Given exercise: Restate each of the lines below word for word and drop every picture.

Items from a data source
§ §
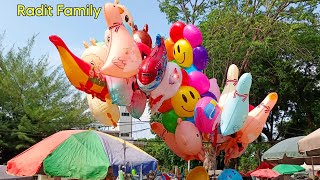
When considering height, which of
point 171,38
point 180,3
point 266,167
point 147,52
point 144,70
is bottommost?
point 266,167

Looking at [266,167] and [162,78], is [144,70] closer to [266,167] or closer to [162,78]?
[162,78]

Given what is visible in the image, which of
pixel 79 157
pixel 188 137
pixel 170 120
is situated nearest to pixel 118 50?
pixel 79 157

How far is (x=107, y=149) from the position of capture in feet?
19.2

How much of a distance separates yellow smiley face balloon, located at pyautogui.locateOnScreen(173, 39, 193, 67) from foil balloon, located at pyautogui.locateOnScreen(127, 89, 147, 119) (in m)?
1.21

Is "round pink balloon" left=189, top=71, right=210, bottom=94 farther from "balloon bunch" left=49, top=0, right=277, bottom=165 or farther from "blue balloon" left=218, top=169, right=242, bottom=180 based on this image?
"blue balloon" left=218, top=169, right=242, bottom=180

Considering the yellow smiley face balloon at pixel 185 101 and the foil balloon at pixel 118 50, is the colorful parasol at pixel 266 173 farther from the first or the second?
the foil balloon at pixel 118 50

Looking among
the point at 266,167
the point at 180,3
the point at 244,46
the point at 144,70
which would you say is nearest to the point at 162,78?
the point at 144,70

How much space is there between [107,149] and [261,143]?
17290 mm

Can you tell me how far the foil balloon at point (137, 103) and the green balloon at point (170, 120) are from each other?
831 mm

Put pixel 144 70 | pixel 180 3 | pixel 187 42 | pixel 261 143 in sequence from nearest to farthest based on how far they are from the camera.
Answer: pixel 144 70 → pixel 187 42 → pixel 180 3 → pixel 261 143

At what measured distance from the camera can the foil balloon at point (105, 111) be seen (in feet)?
26.0

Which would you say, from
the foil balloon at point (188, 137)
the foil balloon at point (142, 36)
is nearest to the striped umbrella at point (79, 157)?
the foil balloon at point (188, 137)

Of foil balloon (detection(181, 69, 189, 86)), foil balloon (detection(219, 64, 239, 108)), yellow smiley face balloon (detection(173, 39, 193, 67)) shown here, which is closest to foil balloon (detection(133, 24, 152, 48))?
yellow smiley face balloon (detection(173, 39, 193, 67))

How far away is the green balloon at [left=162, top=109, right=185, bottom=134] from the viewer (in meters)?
8.38
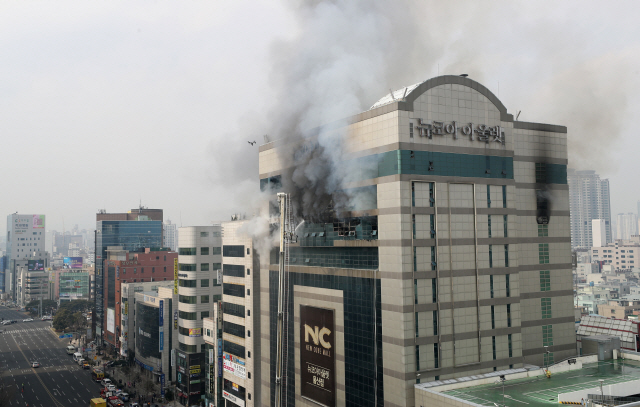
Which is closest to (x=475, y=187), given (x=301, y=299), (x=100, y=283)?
(x=301, y=299)

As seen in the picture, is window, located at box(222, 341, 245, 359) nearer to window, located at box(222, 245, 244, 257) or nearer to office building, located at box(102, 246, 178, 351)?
window, located at box(222, 245, 244, 257)

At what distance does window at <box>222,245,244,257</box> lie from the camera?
2496 inches

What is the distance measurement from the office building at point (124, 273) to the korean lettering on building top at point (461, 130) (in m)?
100

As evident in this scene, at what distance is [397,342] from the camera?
37000 millimetres

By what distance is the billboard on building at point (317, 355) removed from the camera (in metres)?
43.3

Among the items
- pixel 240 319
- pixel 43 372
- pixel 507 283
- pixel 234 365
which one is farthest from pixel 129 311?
pixel 507 283

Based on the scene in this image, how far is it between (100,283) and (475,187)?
11954cm

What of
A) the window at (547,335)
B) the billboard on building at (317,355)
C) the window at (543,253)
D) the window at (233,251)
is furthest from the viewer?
the window at (233,251)

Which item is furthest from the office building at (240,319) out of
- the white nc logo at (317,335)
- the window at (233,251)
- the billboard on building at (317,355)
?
the white nc logo at (317,335)

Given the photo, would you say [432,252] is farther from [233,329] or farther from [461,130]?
[233,329]

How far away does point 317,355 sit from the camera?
45.1m

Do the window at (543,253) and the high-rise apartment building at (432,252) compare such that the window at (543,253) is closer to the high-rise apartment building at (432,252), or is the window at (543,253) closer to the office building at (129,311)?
the high-rise apartment building at (432,252)

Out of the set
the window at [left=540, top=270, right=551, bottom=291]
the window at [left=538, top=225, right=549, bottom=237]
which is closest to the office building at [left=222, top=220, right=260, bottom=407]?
the window at [left=540, top=270, right=551, bottom=291]

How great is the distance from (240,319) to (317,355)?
19.2m
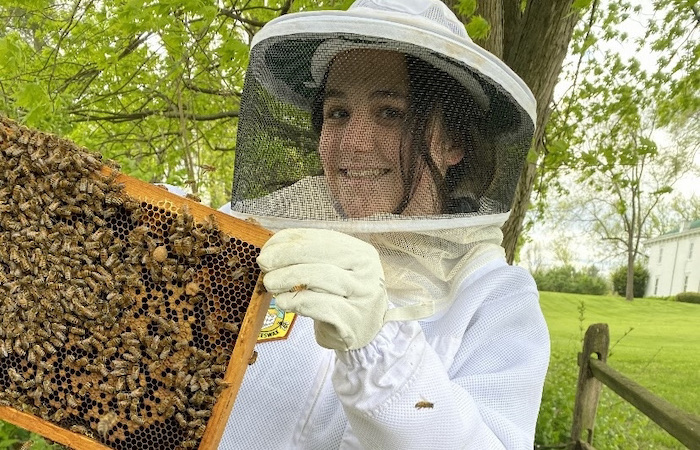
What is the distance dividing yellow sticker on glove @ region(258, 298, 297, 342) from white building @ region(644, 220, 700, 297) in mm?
32936

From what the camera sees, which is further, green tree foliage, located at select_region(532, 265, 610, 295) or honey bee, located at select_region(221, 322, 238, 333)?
green tree foliage, located at select_region(532, 265, 610, 295)

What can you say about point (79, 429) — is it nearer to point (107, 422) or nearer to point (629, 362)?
point (107, 422)

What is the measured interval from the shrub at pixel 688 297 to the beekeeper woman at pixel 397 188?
30.1 m

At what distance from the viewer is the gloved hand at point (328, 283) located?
4.56ft

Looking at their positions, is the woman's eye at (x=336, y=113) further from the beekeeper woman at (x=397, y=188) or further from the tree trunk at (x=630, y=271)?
the tree trunk at (x=630, y=271)

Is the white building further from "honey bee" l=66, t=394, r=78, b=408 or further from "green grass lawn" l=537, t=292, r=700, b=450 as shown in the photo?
"honey bee" l=66, t=394, r=78, b=408

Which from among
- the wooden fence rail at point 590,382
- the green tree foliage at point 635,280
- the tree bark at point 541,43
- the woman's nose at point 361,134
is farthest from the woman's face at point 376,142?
the green tree foliage at point 635,280

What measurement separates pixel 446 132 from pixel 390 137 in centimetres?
22

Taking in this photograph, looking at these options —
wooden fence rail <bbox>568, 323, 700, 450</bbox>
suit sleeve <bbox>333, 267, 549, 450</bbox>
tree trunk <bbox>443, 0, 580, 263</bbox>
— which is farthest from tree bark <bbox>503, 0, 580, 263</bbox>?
§ §
Full response:
When considering height, which of
point 171,38
point 180,3
point 266,167
point 147,52
point 144,70
is bottommost?
point 266,167

Looking at [266,167] and [162,78], is [144,70] closer to [266,167] or closer to [162,78]?
[162,78]

Given what is visible in the image, which of
pixel 79 157
pixel 188 137
pixel 170 120
is situated nearest to pixel 118 50?
pixel 79 157

How far is (x=107, y=149) from the position of capture in feet?
19.2

How much of a distance separates yellow smiley face balloon, located at pyautogui.locateOnScreen(173, 39, 193, 67) from foil balloon, located at pyautogui.locateOnScreen(127, 89, 147, 119) (in m)?
1.21

Is "round pink balloon" left=189, top=71, right=210, bottom=94 farther from "balloon bunch" left=49, top=0, right=277, bottom=165 or farther from "blue balloon" left=218, top=169, right=242, bottom=180 based on this image?
"blue balloon" left=218, top=169, right=242, bottom=180

Considering the yellow smiley face balloon at pixel 185 101 and the foil balloon at pixel 118 50, is the colorful parasol at pixel 266 173 farther from the first or the second?
the foil balloon at pixel 118 50

Looking among
the point at 266,167
the point at 180,3
the point at 244,46
the point at 144,70
which would you say is nearest to the point at 162,78?
the point at 144,70

How much space is there between [107,149] and [261,143]?
17290 mm

Can you tell me how far the foil balloon at point (137, 103) and the green balloon at point (170, 120) are from each other?
831 mm

Put pixel 144 70 | pixel 180 3 | pixel 187 42 | pixel 261 143 in sequence from nearest to farthest based on how far they are from the camera.
Answer: pixel 144 70 → pixel 187 42 → pixel 180 3 → pixel 261 143

At what measured distance from the camera can the foil balloon at point (105, 111) be seen (in feet)?
26.0

Which would you say, from
the foil balloon at point (188, 137)
the foil balloon at point (142, 36)
is nearest to the striped umbrella at point (79, 157)?
the foil balloon at point (188, 137)

Of foil balloon (detection(181, 69, 189, 86)), foil balloon (detection(219, 64, 239, 108)), yellow smiley face balloon (detection(173, 39, 193, 67)) shown here, which is closest to foil balloon (detection(133, 24, 152, 48))?
yellow smiley face balloon (detection(173, 39, 193, 67))

How far away is the green balloon at [left=162, top=109, right=185, bottom=134] from the viewer (in meters)?
8.38
Which is closest to (x=475, y=187), given (x=301, y=299), (x=100, y=283)?
(x=301, y=299)

As seen in the picture, is window, located at box(222, 341, 245, 359) nearer to window, located at box(222, 245, 244, 257) or nearer to office building, located at box(102, 246, 178, 351)?
window, located at box(222, 245, 244, 257)

At what distance does window at <box>222,245,244,257</box> lie from the camera?
2496 inches

What is the distance measurement from the office building at point (124, 273) to the korean lettering on building top at point (461, 130) (in m)?
100

As evident in this scene, at what distance is [397,342] from the camera?
37000 millimetres

By what distance is the billboard on building at point (317, 355) removed from the camera (in metres)?
43.3

Among the items
- pixel 240 319
- pixel 43 372
- pixel 507 283
- pixel 234 365
which one is farthest from pixel 129 311?
pixel 507 283

Based on the scene in this image, how far is it between (100,283) and (475,187)?
11954cm

What of
A) the window at (547,335)
B) the billboard on building at (317,355)
C) the window at (543,253)
D) the window at (233,251)
is furthest from the viewer?
the window at (233,251)

Which item is furthest from the office building at (240,319) out of
- the white nc logo at (317,335)
- the window at (233,251)
- the billboard on building at (317,355)
?
the white nc logo at (317,335)

Given the photo, would you say [432,252] is farther from [233,329] or farther from [461,130]?
[233,329]

How far away does point 317,355 sit from the camera?
45.1m

Do the window at (543,253) and the high-rise apartment building at (432,252) compare such that the window at (543,253) is closer to the high-rise apartment building at (432,252), or is the window at (543,253) closer to the office building at (129,311)?
the high-rise apartment building at (432,252)

Out of the set
the window at [left=540, top=270, right=551, bottom=291]
the window at [left=538, top=225, right=549, bottom=237]
which is closest to the office building at [left=222, top=220, right=260, bottom=407]?
the window at [left=540, top=270, right=551, bottom=291]

How great is the distance from (240,319) to (317,355)?
19.2m
What is the distance dividing yellow sticker on glove @ region(258, 298, 297, 342) from white building @ region(644, 220, 700, 297) in mm?
32936

From what the camera sees, which is further, green tree foliage, located at select_region(532, 265, 610, 295) or honey bee, located at select_region(221, 322, 238, 333)?
green tree foliage, located at select_region(532, 265, 610, 295)

What can you say about point (79, 429) — is it nearer to point (107, 422) or nearer to point (629, 362)?
point (107, 422)

What is the measured interval from the shrub at pixel 688 297 to the beekeeper woman at pixel 397 188?
30.1 m

At what distance from the viewer is the gloved hand at point (328, 283) located?
4.56ft

Looking at their positions, is the woman's eye at (x=336, y=113) further from the beekeeper woman at (x=397, y=188) or further from the tree trunk at (x=630, y=271)?
the tree trunk at (x=630, y=271)

Is the white building further from "honey bee" l=66, t=394, r=78, b=408 or further from "green grass lawn" l=537, t=292, r=700, b=450 as shown in the photo?
"honey bee" l=66, t=394, r=78, b=408

Which from among
- the wooden fence rail at point 590,382
- the green tree foliage at point 635,280
- the tree bark at point 541,43
- the woman's nose at point 361,134
is farthest from the woman's face at point 376,142?
the green tree foliage at point 635,280

What measurement separates pixel 446 132 from pixel 390 137 in centimetres?
22

Taking in this photograph, looking at these options —
wooden fence rail <bbox>568, 323, 700, 450</bbox>
suit sleeve <bbox>333, 267, 549, 450</bbox>
tree trunk <bbox>443, 0, 580, 263</bbox>
— which is farthest from tree bark <bbox>503, 0, 580, 263</bbox>?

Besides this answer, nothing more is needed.